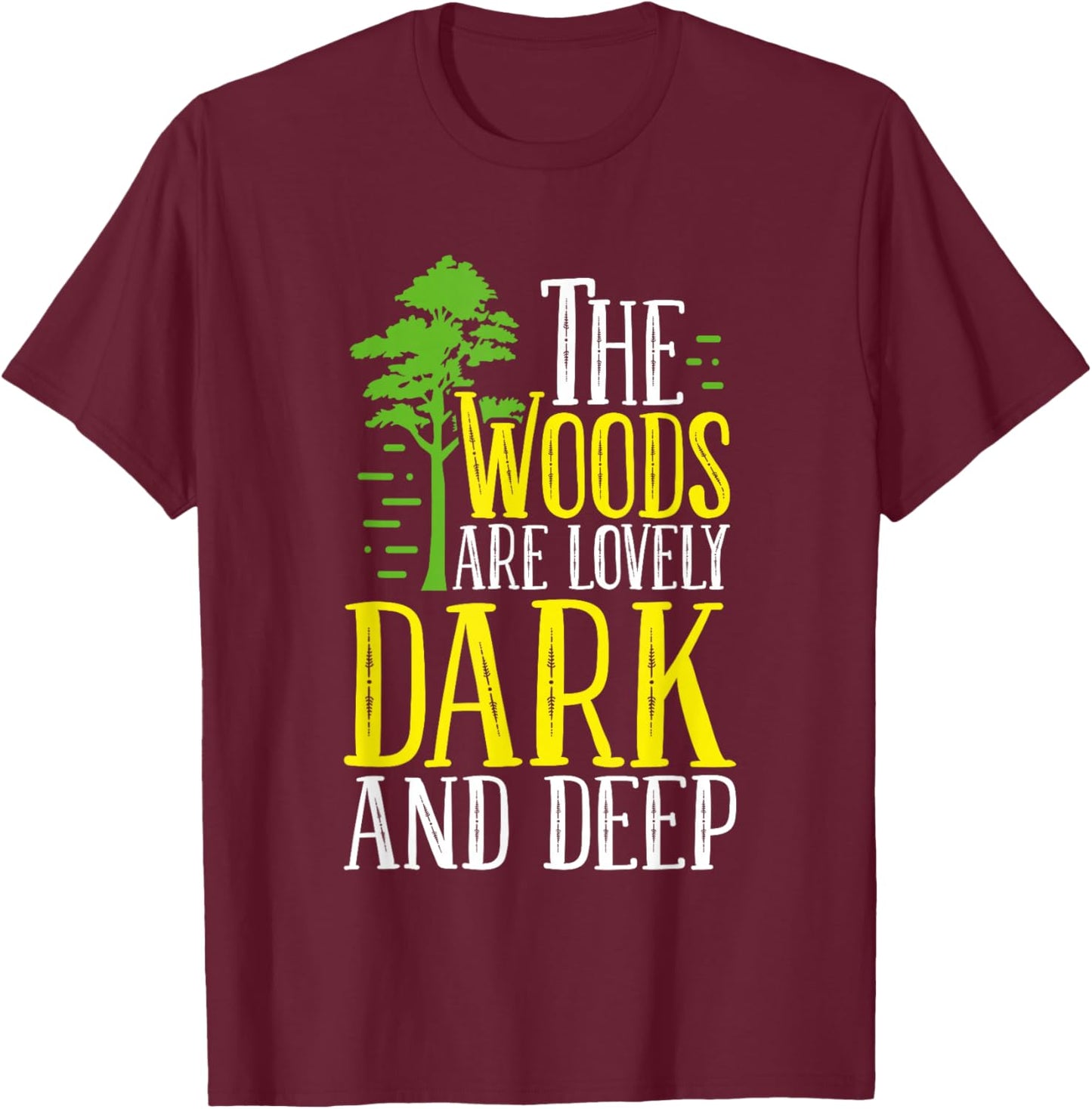 Outdoors Quote The Woods Are Lovely Dark And Deep Forest T-Shirt - T-Shirt | Maroon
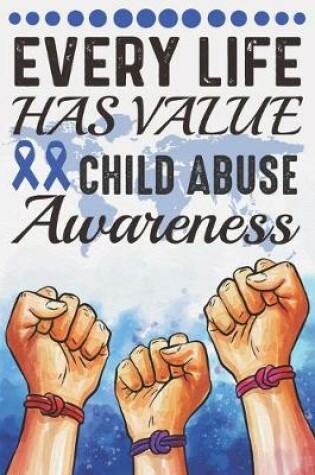 Cover of Every Life Has Value Child Abuse Awareness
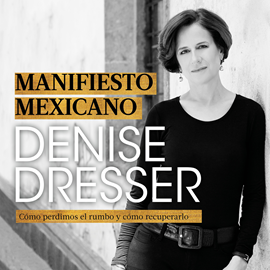 Audiolibro Manifiesto mexicano  - autor Denisse Dresser   - Lee Equipo de actores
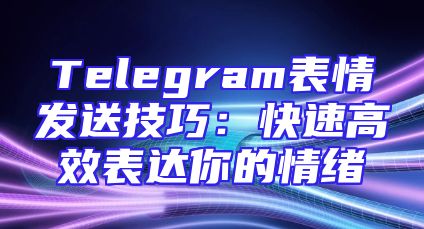 Telegram表情发送技巧：快速高效表达你的情绪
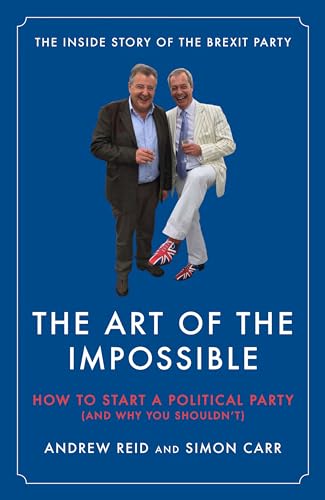 Carr Andrew Simon Re - Art of the Impossible : How to start a politica image 1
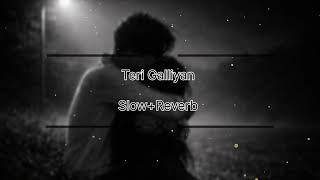 Download Lagu Teri Galliyan | Slowed And Reverb | Ankit Tiwari | Movie: Ek Villain  MP3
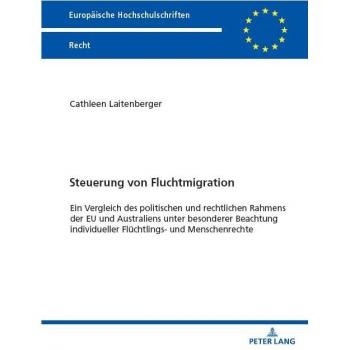 Steuerung von Fluchtmigration: Ein Vergleich des politischen und rechtlichen Rahmens der EU und Australiens unter besonderer Beachtung individueller ... Hochschulschriften Recht, Band 6769)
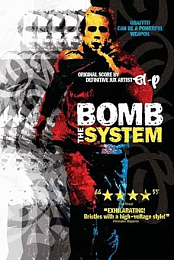 Bomb the System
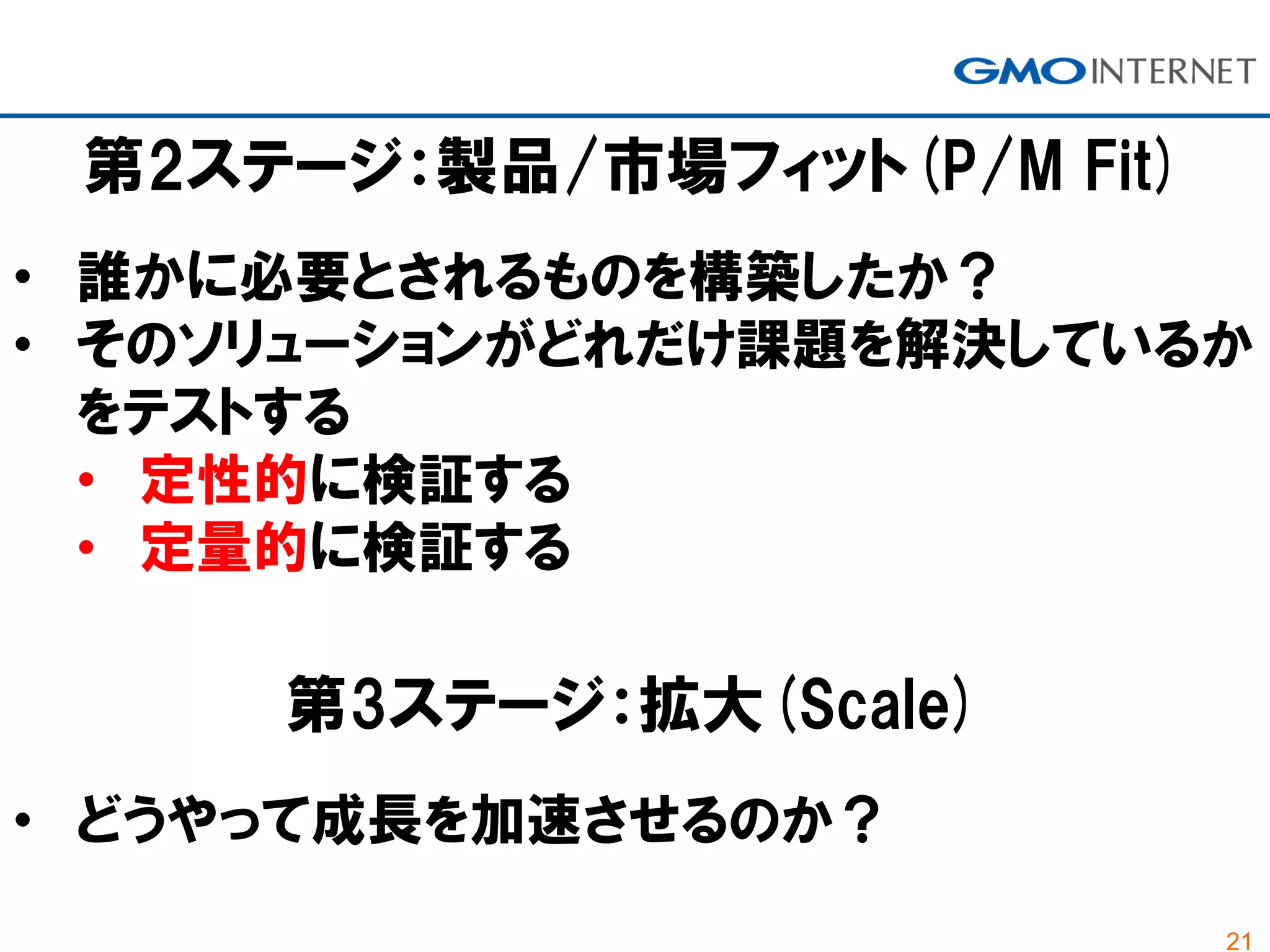 21
第2ステージ：製品/市場フィット(P/M Fit)
• 誰かに必要とされるものを構築したか？
• そのソリューションがどれだけ課題を解決しているか
をテストする
• 定性的に検証する
• 定量的に検証する
第3ステージ：拡大(Scale)
• どうやって成長を加速させるのか？
 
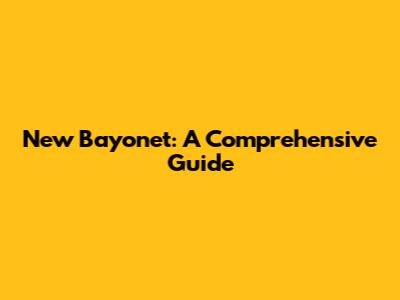 New Bayonet: A Comprehensive Guide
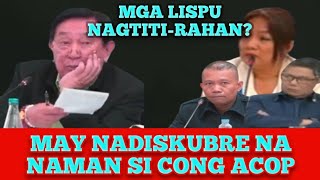 GRABE NA TALAGA NANGYAYARI PALA TALAGA ITO NATUKLASAN ITO NI CONG ACOP SA PAGDINIG NG QUADCOMM [upl. by Ylim]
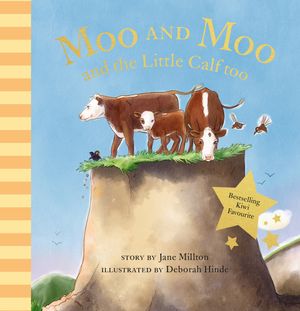 Cover Art for 9781988547282, Moo and Moo and the Little Calf too by Jane Millton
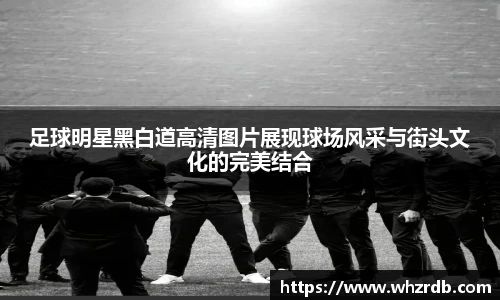 足球明星黑白道高清图片展现球场风采与街头文化的完美结合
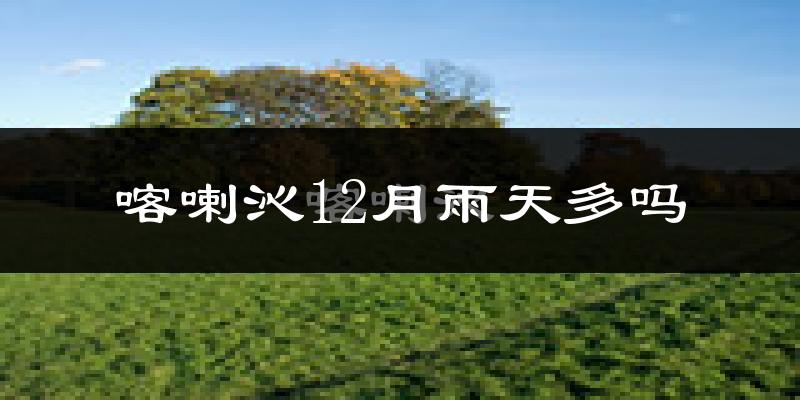 喀喇沁12月雨天多吗?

----------------------------------------

= Task details =
When you reproduce the material, keep every word exact and leave each picture out.

= Answer for the task =
 Outdoors Quote The Woods Are Lovely Dark And Deep Forest T-Shirt - T-Shirt | Maroon
 Cover of Every Life Has Value Child Abuse Awareness
 Audiolibro Manifiesto mexicano  - autor Denisse Dresser   - Lee Equipo de actores
 Telegram表情发送技巧：快速高效表达你的情绪
 Carr Andrew Simon Re - Art of the Impossible : How to start a politica image 1
 Download Lagu Teri Galliyan | Slowed And Reverb | Ankit Tiwari | Movie: Ek Villain  MP3
 Steuerung von Fluchtmigration: Ein Vergleich des politischen und rechtlichen Rahmens der EU und Australiens unter besonderer Beachtung individueller ... Hochschulschriften Recht, Band 6769)
 Bomb the System
 21
第2ステージ：製品/市場フィット(P/M Fit)
• 誰かに必要とされるものを構築したか？
• そのソリューションがどれだけ課題を解決しているか
をテストする
• 定性的に検証する
• 定量的に検証する
第3ステージ：拡大(Scale)
• どうやって成長を加速させるのか？
 
 New Bayonet: A Comprehensive Guide
 GRABE NA TALAGA NANGYAYARI PALA TALAGA ITO NATUKLASAN ITO NI CONG ACOP SA PAGDINIG NG QUADCOMM [upl. by Ylim]
 Cover Art for 9781988547282, Moo and Moo and the Little Calf too by Jane Millton
 足球明星黑白道高清图片展现球场风采与街头文化的完美结合
 喀喇沁12月雨天多吗?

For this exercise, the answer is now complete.